-- Opening Marker --

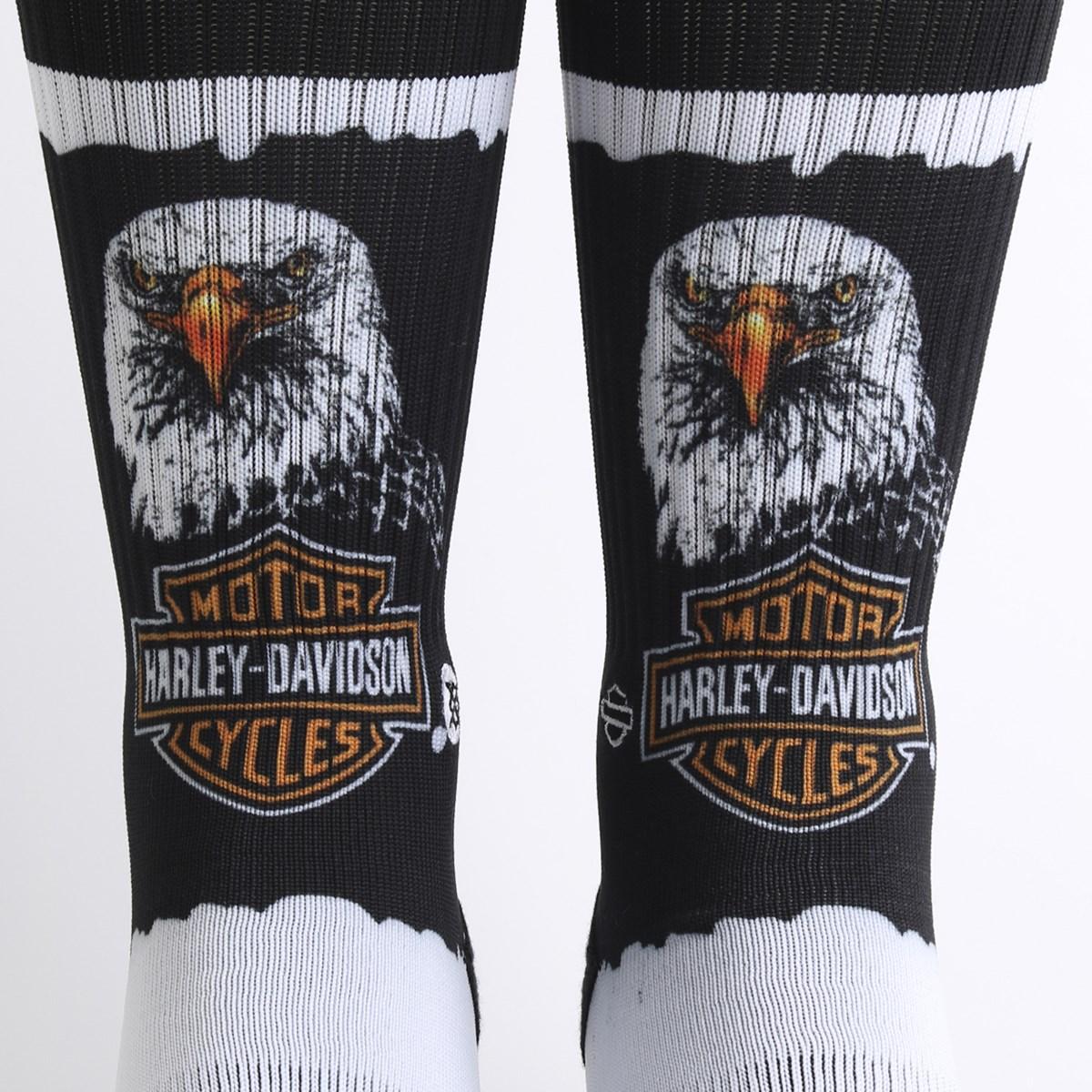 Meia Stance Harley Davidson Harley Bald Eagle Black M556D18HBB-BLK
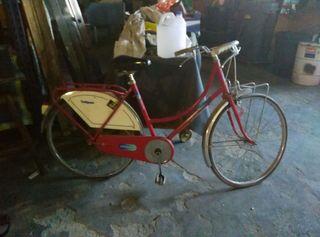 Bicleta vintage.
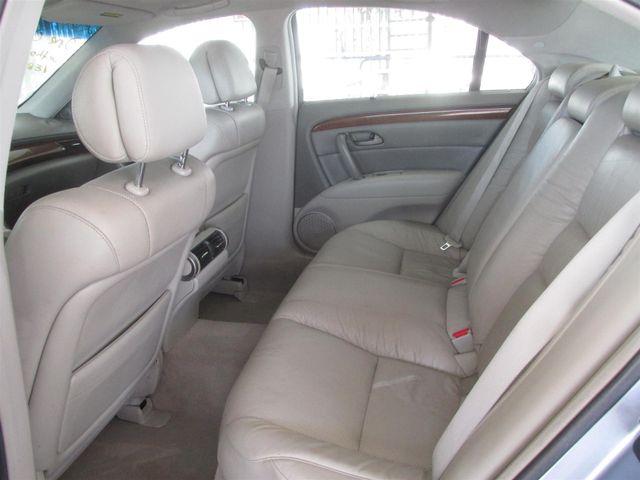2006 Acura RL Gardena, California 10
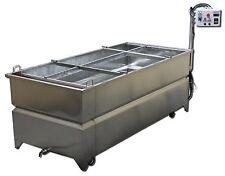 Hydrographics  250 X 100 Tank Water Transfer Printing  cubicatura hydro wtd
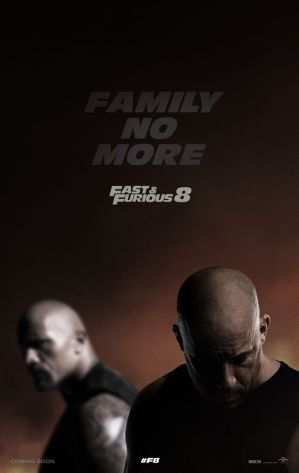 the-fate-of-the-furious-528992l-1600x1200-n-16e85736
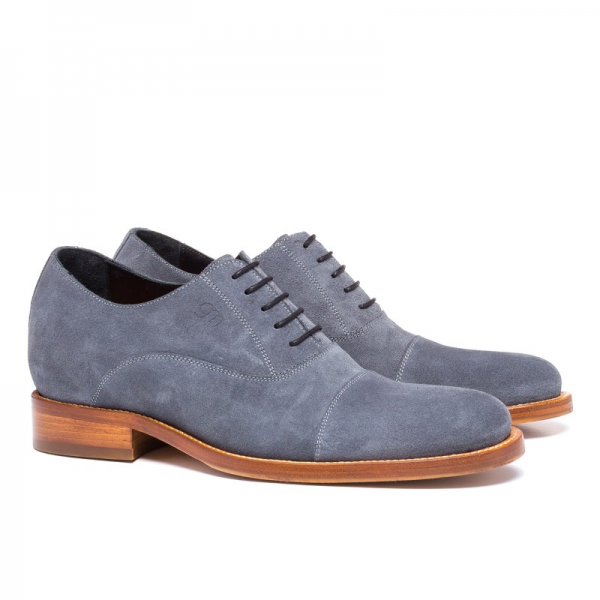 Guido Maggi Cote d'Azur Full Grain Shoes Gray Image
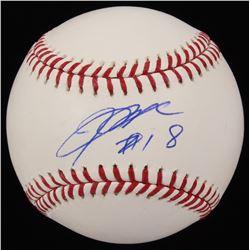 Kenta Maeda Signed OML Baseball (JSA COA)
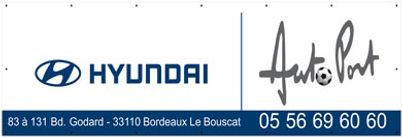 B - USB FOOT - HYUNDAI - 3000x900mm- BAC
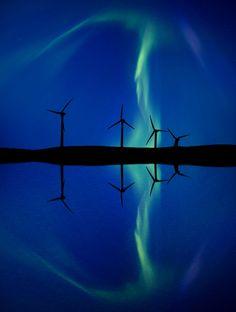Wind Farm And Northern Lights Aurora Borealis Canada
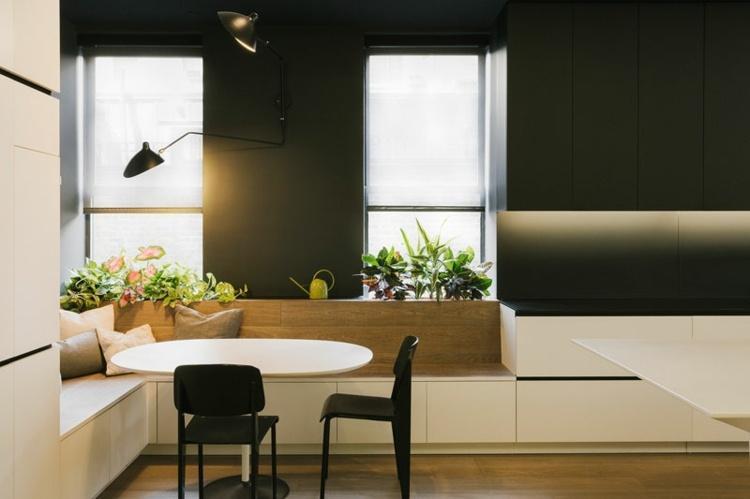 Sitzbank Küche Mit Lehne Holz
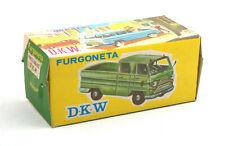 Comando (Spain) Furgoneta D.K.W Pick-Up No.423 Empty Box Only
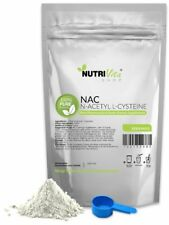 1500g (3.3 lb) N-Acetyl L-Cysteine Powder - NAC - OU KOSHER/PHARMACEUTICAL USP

-- Closing Marker --

* **Prompt**:
A word-for-word copy of the records is needed, with no pictures carried over.

* **Response area**:
 Meia Stance Harley Davidson Harley Bald Eagle Black M556D18HBB-BLK
 Bicleta vintage.
2006 Acura RL Gardena, California 10
 Hydrographics  250 X 100 Tank Water Transfer Printing  cubicatura hydro wtd
 the-fate-of-the-furious-528992l-1600x1200-n-16e85736
 Guido Maggi Cote d'Azur Full Grain Shoes Gray Image
 Kenta Maeda Signed OML Baseball (JSA COA)
 B - USB FOOT - HYUNDAI - 3000x900mm- BAC
Wind Farm And Northern Lights Aurora Borealis Canada
 Sitzbank Küche Mit Lehne Holz
 Comando (Spain) Furgoneta D.K.W Pick-Up No.423 Empty Box Only
 1500g (3.3 lb) N-Acetyl L-Cysteine Powder - NAC - OU KOSHER/PHARMACEUTICAL USP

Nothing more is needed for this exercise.